Extracted entries —
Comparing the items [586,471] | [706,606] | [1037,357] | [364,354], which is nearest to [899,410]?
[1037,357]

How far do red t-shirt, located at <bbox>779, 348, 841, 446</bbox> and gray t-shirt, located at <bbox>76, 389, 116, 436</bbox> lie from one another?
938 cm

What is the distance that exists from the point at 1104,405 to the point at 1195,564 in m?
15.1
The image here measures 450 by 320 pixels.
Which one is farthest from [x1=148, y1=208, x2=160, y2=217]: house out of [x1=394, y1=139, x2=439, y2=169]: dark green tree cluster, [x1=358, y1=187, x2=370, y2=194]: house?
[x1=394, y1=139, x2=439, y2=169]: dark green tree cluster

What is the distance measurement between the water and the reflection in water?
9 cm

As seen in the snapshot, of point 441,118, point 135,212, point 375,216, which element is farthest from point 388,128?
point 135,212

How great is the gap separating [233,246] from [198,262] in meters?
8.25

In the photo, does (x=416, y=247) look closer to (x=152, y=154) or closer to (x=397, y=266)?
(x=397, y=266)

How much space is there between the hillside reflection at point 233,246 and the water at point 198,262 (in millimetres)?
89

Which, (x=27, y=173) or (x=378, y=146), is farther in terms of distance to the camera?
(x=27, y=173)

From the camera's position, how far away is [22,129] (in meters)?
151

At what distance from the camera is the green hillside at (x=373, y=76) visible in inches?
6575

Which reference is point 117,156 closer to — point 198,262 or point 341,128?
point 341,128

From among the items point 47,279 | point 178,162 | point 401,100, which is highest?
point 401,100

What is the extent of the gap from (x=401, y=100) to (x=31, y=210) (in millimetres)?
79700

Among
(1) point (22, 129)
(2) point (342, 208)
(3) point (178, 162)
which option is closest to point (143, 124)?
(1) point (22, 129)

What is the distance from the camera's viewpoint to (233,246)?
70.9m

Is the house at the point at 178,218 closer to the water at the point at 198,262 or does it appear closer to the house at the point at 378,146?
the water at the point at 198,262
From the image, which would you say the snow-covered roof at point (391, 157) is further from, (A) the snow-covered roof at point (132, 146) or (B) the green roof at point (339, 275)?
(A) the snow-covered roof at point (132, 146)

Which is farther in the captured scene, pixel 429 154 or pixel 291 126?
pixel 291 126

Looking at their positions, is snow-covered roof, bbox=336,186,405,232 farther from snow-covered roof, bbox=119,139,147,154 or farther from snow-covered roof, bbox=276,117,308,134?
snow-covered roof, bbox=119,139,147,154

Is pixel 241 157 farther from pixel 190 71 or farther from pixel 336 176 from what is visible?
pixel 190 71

Instruction — Return every line of the material above as a JSON list of strings, one string per line, leaving out blank lines.

The output —
[
  "Comparing the items [586,471] | [706,606] | [1037,357] | [364,354], which is nearest to [899,410]?",
  "[1037,357]",
  "How far do red t-shirt, located at <bbox>779, 348, 841, 446</bbox> and gray t-shirt, located at <bbox>76, 389, 116, 436</bbox> lie from one another?",
  "938 cm",
  "What is the distance that exists from the point at 1104,405 to the point at 1195,564 in m?",
  "15.1",
  "The image here measures 450 by 320 pixels.",
  "Which one is farthest from [x1=148, y1=208, x2=160, y2=217]: house out of [x1=394, y1=139, x2=439, y2=169]: dark green tree cluster, [x1=358, y1=187, x2=370, y2=194]: house?",
  "[x1=394, y1=139, x2=439, y2=169]: dark green tree cluster",
  "What is the distance measurement between the water and the reflection in water?",
  "9 cm",
  "As seen in the snapshot, of point 441,118, point 135,212, point 375,216, which element is farthest from point 388,128?",
  "point 135,212",
  "How great is the gap separating [233,246] from [198,262] in meters?",
  "8.25",
  "In the photo, does (x=416, y=247) look closer to (x=152, y=154) or closer to (x=397, y=266)?",
  "(x=397, y=266)",
  "How much space is there between the hillside reflection at point 233,246 and the water at point 198,262 (in millimetres)?",
  "89",
  "Which, (x=27, y=173) or (x=378, y=146), is farther in terms of distance to the camera?",
  "(x=27, y=173)",
  "From the camera's position, how far away is [22,129] (in meters)?",
  "151",
  "At what distance from the camera is the green hillside at (x=373, y=76) visible in inches?",
  "6575",
  "Which reference is point 117,156 closer to — point 198,262 or point 341,128?",
  "point 341,128",
  "From among the items point 47,279 | point 178,162 | point 401,100, which is highest?",
  "point 401,100",
  "What is the extent of the gap from (x=401, y=100) to (x=31, y=210) (in millimetres)?",
  "79700",
  "Among",
  "(1) point (22, 129)",
  "(2) point (342, 208)",
  "(3) point (178, 162)",
  "which option is closest to point (143, 124)?",
  "(1) point (22, 129)",
  "What is the distance from the camera's viewpoint to (233,246)?",
  "70.9m",
  "Is the house at the point at 178,218 closer to the water at the point at 198,262 or does it appear closer to the house at the point at 378,146?",
  "the water at the point at 198,262",
  "From the image, which would you say the snow-covered roof at point (391, 157) is further from, (A) the snow-covered roof at point (132, 146) or (B) the green roof at point (339, 275)?",
  "(A) the snow-covered roof at point (132, 146)",
  "Which is farther in the captured scene, pixel 429 154 or pixel 291 126?",
  "pixel 291 126",
  "Looking at their positions, is snow-covered roof, bbox=336,186,405,232 farther from snow-covered roof, bbox=119,139,147,154 or farther from snow-covered roof, bbox=276,117,308,134?",
  "snow-covered roof, bbox=119,139,147,154",
  "Is pixel 241 157 farther from pixel 190 71 or farther from pixel 336 176 from what is visible?",
  "pixel 190 71"
]